**Stored entries:**
::::

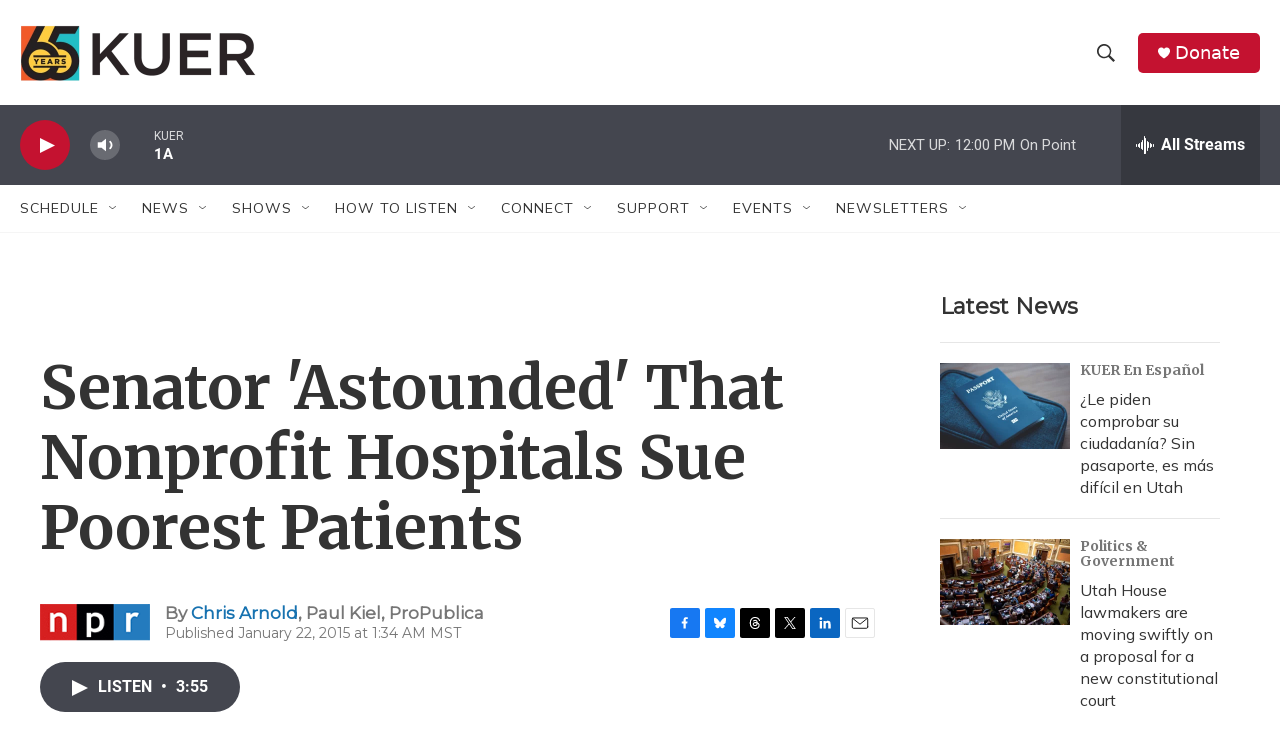

--- FILE ---
content_type: text/html; charset=utf-8
request_url: https://www.google.com/recaptcha/api2/aframe
body_size: 266
content:
<!DOCTYPE HTML><html><head><meta http-equiv="content-type" content="text/html; charset=UTF-8"></head><body><script nonce="mw87kL1dxzBFr7obAgu_8w">/** Anti-fraud and anti-abuse applications only. See google.com/recaptcha */ try{var clients={'sodar':'https://pagead2.googlesyndication.com/pagead/sodar?'};window.addEventListener("message",function(a){try{if(a.source===window.parent){var b=JSON.parse(a.data);var c=clients[b['id']];if(c){var d=document.createElement('img');d.src=c+b['params']+'&rc='+(localStorage.getItem("rc::a")?sessionStorage.getItem("rc::b"):"");window.document.body.appendChild(d);sessionStorage.setItem("rc::e",parseInt(sessionStorage.getItem("rc::e")||0)+1);localStorage.setItem("rc::h",'1770058292705');}}}catch(b){}});window.parent.postMessage("_grecaptcha_ready", "*");}catch(b){}</script></body></html>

::::

**EXERCISE:** If pictures are present, they are dropped, and the entries above are written out word for word.

**WRITTEN REPLY:**
--- FILE ---
content_type: text/html; charset=utf-8
request_url: https://www.google.com/recaptcha/api2/aframe
body_size: 266
content:
<!DOCTYPE HTML><html><head><meta http-equiv="content-type" content="text/html; charset=UTF-8"></head><body><script nonce="mw87kL1dxzBFr7obAgu_8w">/** Anti-fraud and anti-abuse applications only. See google.com/recaptcha */ try{var clients={'sodar':'https://pagead2.googlesyndication.com/pagead/sodar?'};window.addEventListener("message",function(a){try{if(a.source===window.parent){var b=JSON.parse(a.data);var c=clients[b['id']];if(c){var d=document.createElement('img');d.src=c+b['params']+'&rc='+(localStorage.getItem("rc::a")?sessionStorage.getItem("rc::b"):"");window.document.body.appendChild(d);sessionStorage.setItem("rc::e",parseInt(sessionStorage.getItem("rc::e")||0)+1);localStorage.setItem("rc::h",'1770058292705');}}}catch(b){}});window.parent.postMessage("_grecaptcha_ready", "*");}catch(b){}</script></body></html>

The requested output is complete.